The attack on collective bargaining through the labour reform in Brazil is far from being confined to its national border. Indeed, its provisions challenge the model of industrial relations designed by the ILO as its central task. Overturning this reform is key to the debate on the future of work, which is still pending.

Government member, Algeria – Algeria supports the statement by the Federative Republic of Brazil concerning the Convention and the issue of collective bargaining. We have taken good note of the information provided according to which the labour reform in Brazil has the objective of promoting collective bargaining.

Algeria fully supports the position of Brazil and recalls the important role of the supervisory bodies in evaluating compliance with international labour Conventions by drawing attention to both the need for a basis of transparent rules and clear interpretive mechanisms for the effective application of international labour standards.

Algeria considers that the economic and political situations of certain countries are frequently not adapted to the interpretations of the supervisory bodies, which justifies the complexity and flexibility of international labour standards, including the present Convention.

Brazil has ratified a significant number of international labour Conventions, which is not surprising, as Brazilian labour legislation has reached an evolved stage and certain ratifications have enshrined practices that were already established.

Finally, we consider that the provisions of Act No. 13462 of 2017 are in conformity with the Convention. The right to collective bargaining could not develop spontaneously. Collective agreements and accords are tools that are intended, in global terms, to bring improvements for both employees and enterprises. The law may set certain limits on contractual autonomy in the world of work, taking into account national requirements. In that light, the articulation between the scope of public order and the limits of expression in collective labour agreements and accords appears to us to be coherent with the objectives and provisions of the Convention.

Employer member, Argentina – We are here to express our support for Brazilian employers in their defence of the value of a standard which sets the hierarchy for collective bargaining and, as we have affirmed, is an essential tool to guarantee decent work in the country. Incentives for social dialogue and the appreciation of collective bargaining have always been important objectives in this Organization, as they encourage consideration of the interests and concerns of the social partners by preserving the freedom of employers and trade unions to negotiate.

In the same way as many other countries in the world, Brazil has travelled along a specific path characterized by continual transformations in the world of work and production.

### Data lines:

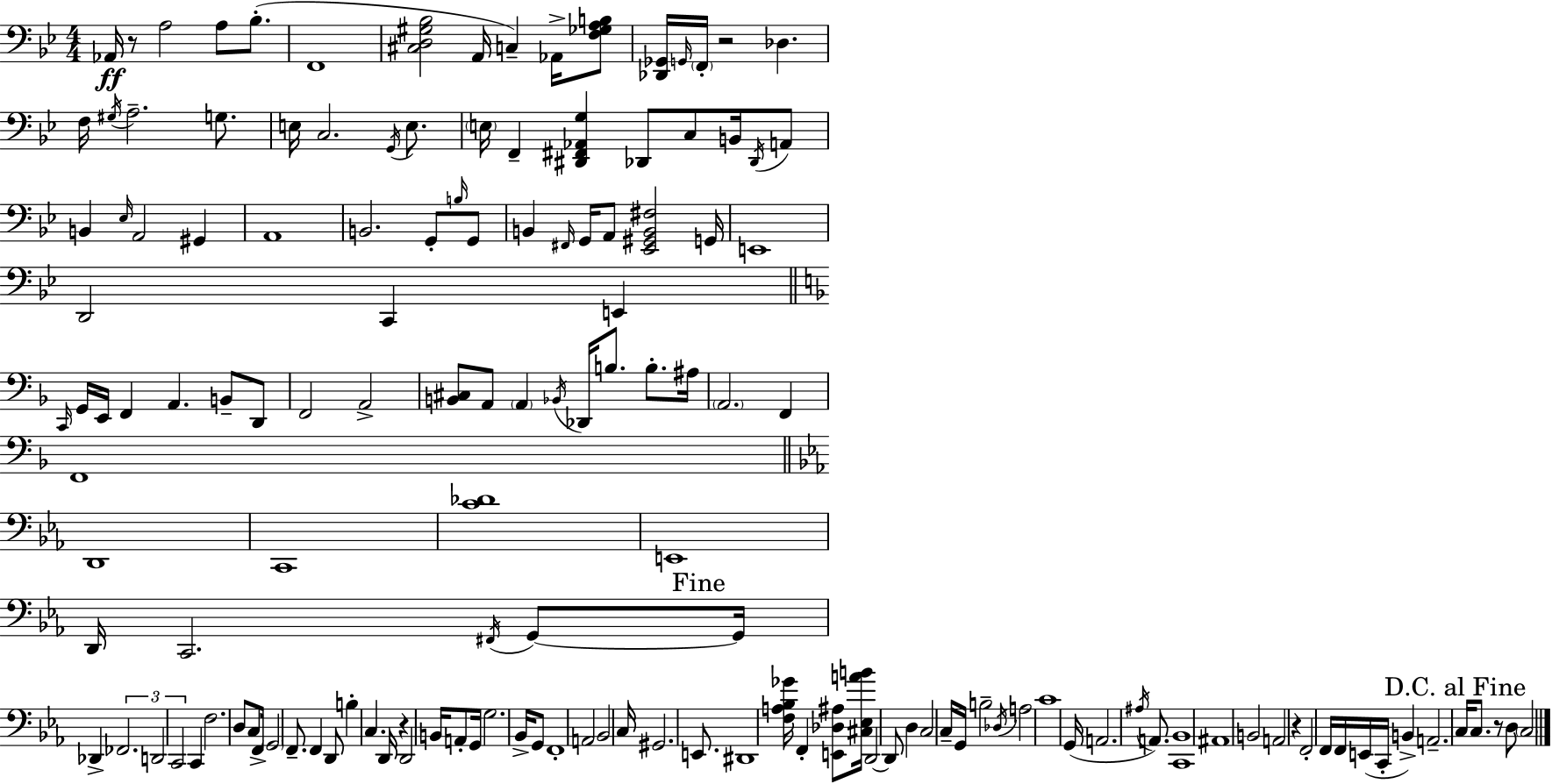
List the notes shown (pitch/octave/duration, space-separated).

Ab2/s R/e A3/h A3/e Bb3/e. F2/w [C#3,D3,G#3,Bb3]/h A2/s C3/q Ab2/s [F3,Gb3,A3,B3]/e [Db2,Gb2]/s G2/s F2/s R/h Db3/q. F3/s G#3/s A3/h. G3/e. E3/s C3/h. G2/s E3/e. E3/s F2/q [D#2,F#2,Ab2,G3]/q Db2/e C3/e B2/s Db2/s A2/e B2/q Eb3/s A2/h G#2/q A2/w B2/h. G2/e B3/s G2/e B2/q F#2/s G2/s A2/e [Eb2,G#2,B2,F#3]/h G2/s E2/w D2/h C2/q E2/q C2/s G2/s E2/s F2/q A2/q. B2/e D2/e F2/h A2/h [B2,C#3]/e A2/e A2/q Bb2/s Db2/s B3/e. B3/e. A#3/s A2/h. F2/q F2/w D2/w C2/w [C4,Db4]/w E2/w D2/s C2/h. F#2/s G2/e G2/s Db2/q FES2/h. D2/h C2/h C2/q F3/h. D3/e C3/e F2/s G2/h F2/e. F2/q D2/e B3/q C3/q. D2/s R/q D2/h B2/s A2/e G2/s G3/h. Bb2/s G2/e F2/w A2/h Bb2/h C3/s G#2/h. E2/e. D#2/w [F3,A3,Bb3,Gb4]/s F2/q [E2,Db3,A#3]/e [C#3,Eb3,A4,B4]/s D2/h D2/e D3/q C3/h C3/s G2/s B3/h Db3/s A3/h C4/w G2/s A2/h. A#3/s A2/e. [C2,Bb2]/w A#2/w B2/h A2/h R/q F2/h F2/s F2/s E2/s C2/s B2/q A2/h. C3/s C3/e. R/e D3/e C3/h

### Exercise goal:
Duplicate the part of the text on Brazil's labor reform starting at "The attack on" and ending at "promoting collective bargaining.".

### The reply:
The attack on collective bargaining through the labour reform in Brazil is far from being confined to its national border. Indeed, its provisions challenge the model of industrial relations designed by the ILO as its central task. Overturning this reform is key to the debate on the future of work, which is still pending.

Government member, Algeria – Algeria supports the statement by the Federative Republic of Brazil concerning the Convention and the issue of collective bargaining. We have taken good note of the information provided according to which the labour reform in Brazil has the objective of promoting collective bargaining.